─── INPUT RECORDS ───
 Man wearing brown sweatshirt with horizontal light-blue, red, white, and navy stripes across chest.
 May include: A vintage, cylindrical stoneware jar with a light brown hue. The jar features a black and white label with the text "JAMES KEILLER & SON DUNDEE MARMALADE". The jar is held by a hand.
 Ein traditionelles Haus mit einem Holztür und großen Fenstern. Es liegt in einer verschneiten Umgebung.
───
─── INPUT RECORDS ───
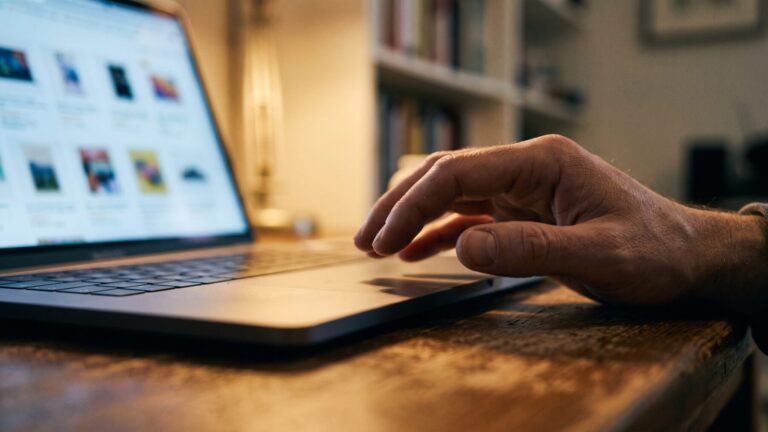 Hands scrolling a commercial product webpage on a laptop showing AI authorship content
───
─── INPUT RECORDS ───
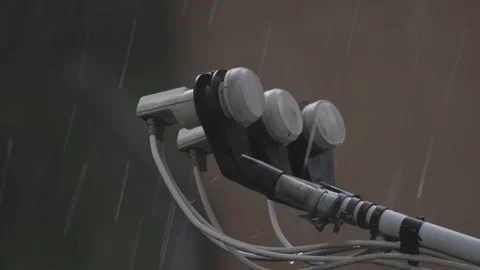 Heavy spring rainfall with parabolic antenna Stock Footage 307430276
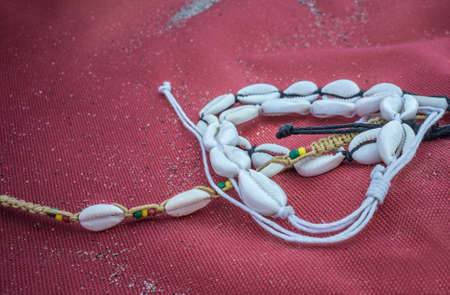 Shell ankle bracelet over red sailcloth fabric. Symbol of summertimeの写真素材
───
■ THE TASK: Show every line above that contains the string "brown", matching case exactly.

■ RESULT:
 Man wearing brown sweatshirt with horizontal light-blue, red, white, and navy stripes across chest.
 May include: A vintage, cylindrical stoneware jar with a light brown hue. The jar features a black and white label with the text "JAMES KEILLER & SON DUNDEE MARMALADE". The jar is held by a hand.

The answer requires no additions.